• _Problem description_:
Copy down the passage from the tagged-literals thread below, from "Herwig Hochleitner" up to and including "proposing is illustrated?", keeping every word and mark unchanged.

• _Extracted text_:
Again, which problem do you see in CODE that tagged literals solve?

To be honest I think that transit has a far better story for data transfer than EDN since the "write" part of EDN currently is horrible. A global multi-method with a default handler does not make a robust system if it prints non-EDN data without complaining. But lets not get into a data discussion here, lets keep things on topic about code.

cheers,
/thomas


[1] https://github.com/thheller/shadow-build

Herwig Hochleitner

unread,
Oct 2, 2015, 3:39:52 PM10/2/15
to cloju...@googlegroups.com
2015-10-02 15:15 GMT+02:00 Thomas Heller <th.h...@gmail.com>:
I'm totally for improving the situation but you'll first need to convince me that there is an actual problem this solves.

I'm sorry, I think you're misunderstanding my intentions. I'm looking for constructive discussion, not for people to convince.

Can you provide an example (code) where any of what you are proposing is illustrated?

I'm not proposing anything yet, so I don't have any example code. I'm still struggling with a coherent definition of the various problems we have with configuring the source. Will you help me find such a definition?

The tool I was referring to is shadow-build [1] which is a build library for CLJS. It interfaces very directly with the CLJS reader, analyzer and compiler and does some things very differently than cljs.closure. Integrating support for "custom" tagged literals, even on a per ns basis, is actually not hard. Getting the compiler to recognize them however is very hard. Reading&analysis happens in Clojure, the compiler then emits javascript.

Good point there! The compiler can't assume that the runtime will use the same representation as itself, especially during cross compilation. That's an important design constraint.

• _Data lines_:
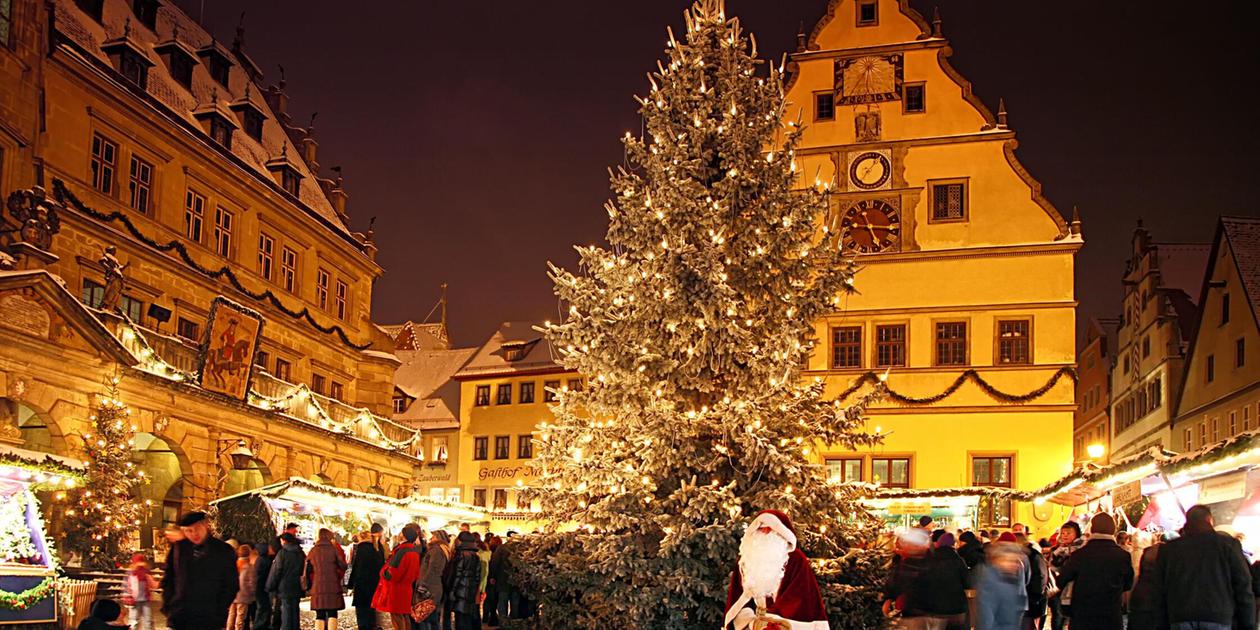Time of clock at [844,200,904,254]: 5:15
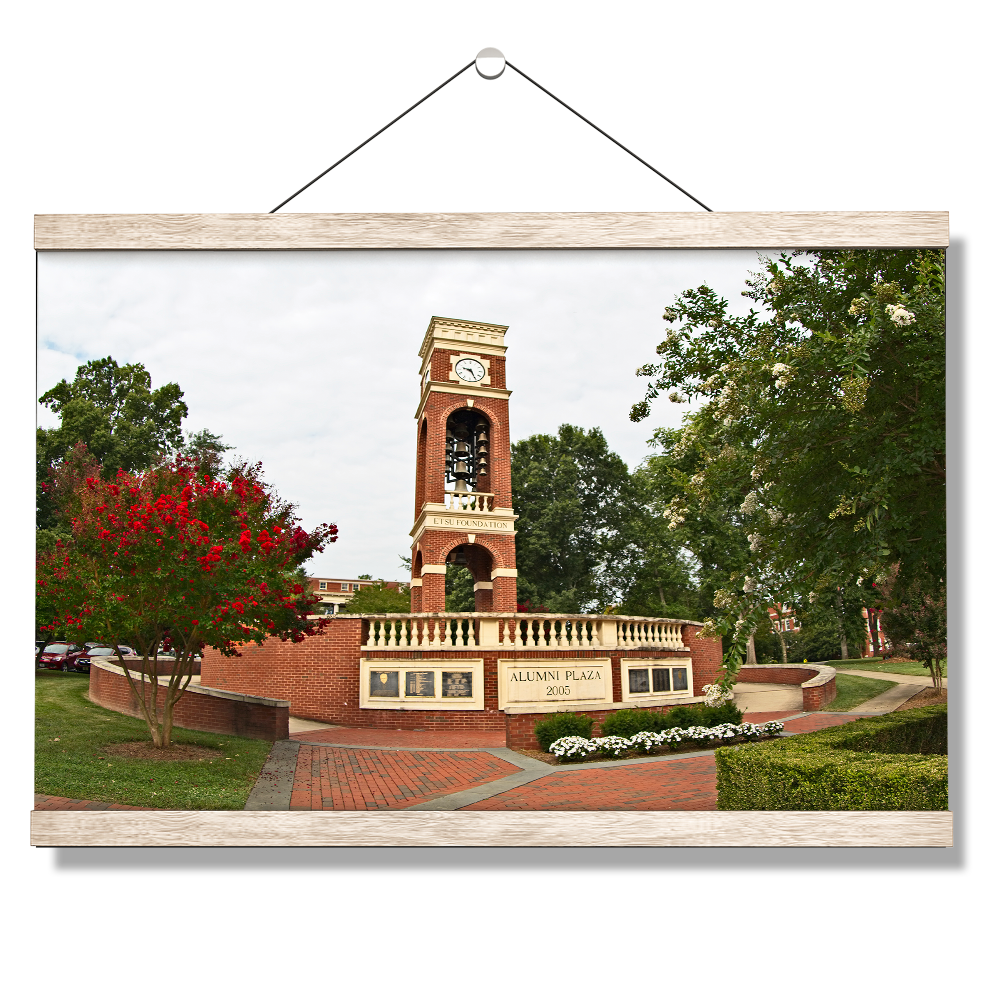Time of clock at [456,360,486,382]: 9:25
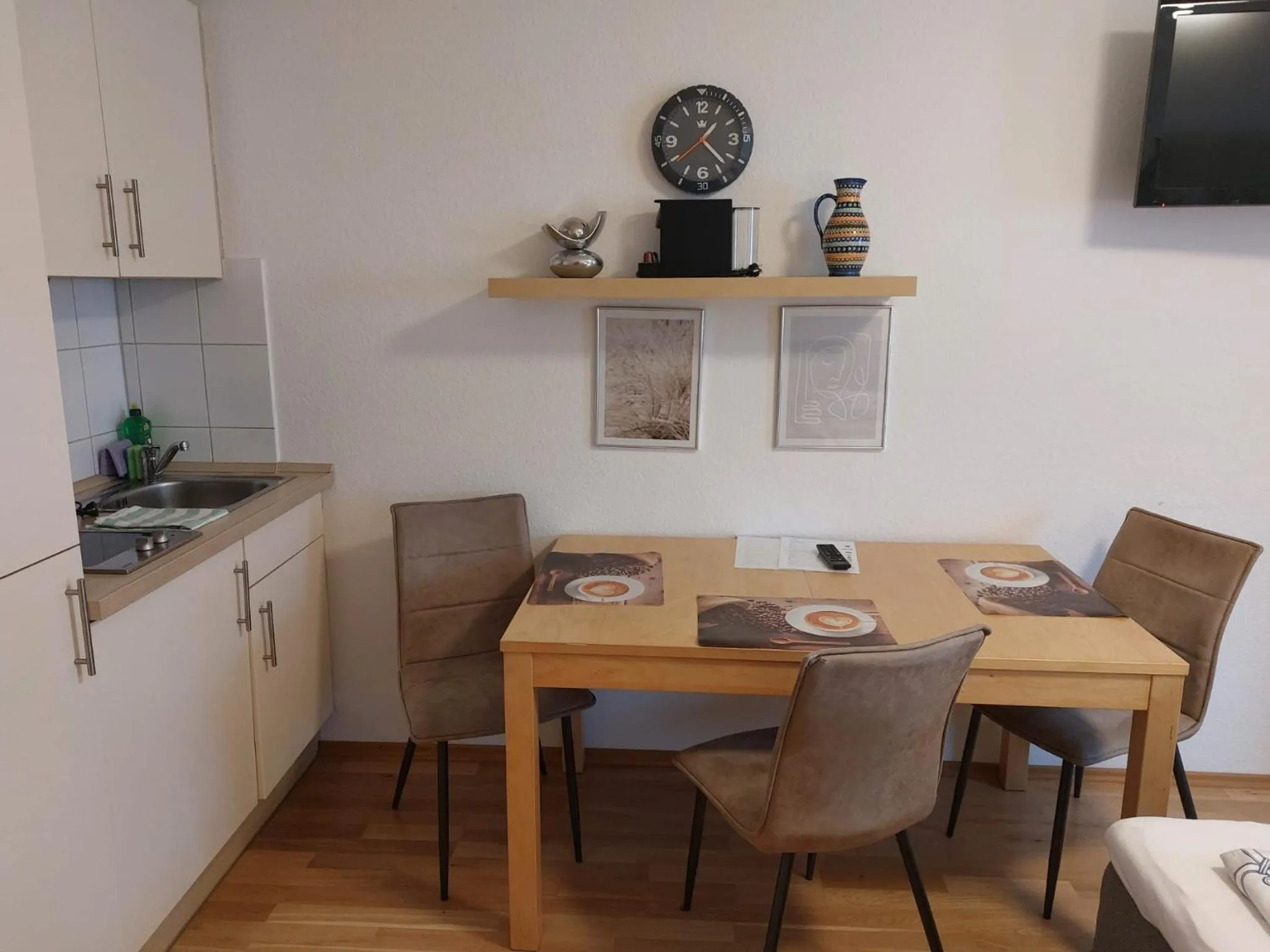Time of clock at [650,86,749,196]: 1:22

• _Answer to this problem_:
Herwig Hochleitner

unread,
Oct 2, 2015, 3:39:52 PM10/2/15
to cloju...@googlegroups.com
2015-10-02 15:15 GMT+02:00 Thomas Heller <th.h...@gmail.com>:
I'm totally for improving the situation but you'll first need to convince me that there is an actual problem this solves.

I'm sorry, I think you're misunderstanding my intentions. I'm looking for constructive discussion, not for people to convince.

Can you provide an example (code) where any of what you are proposing is illustrated?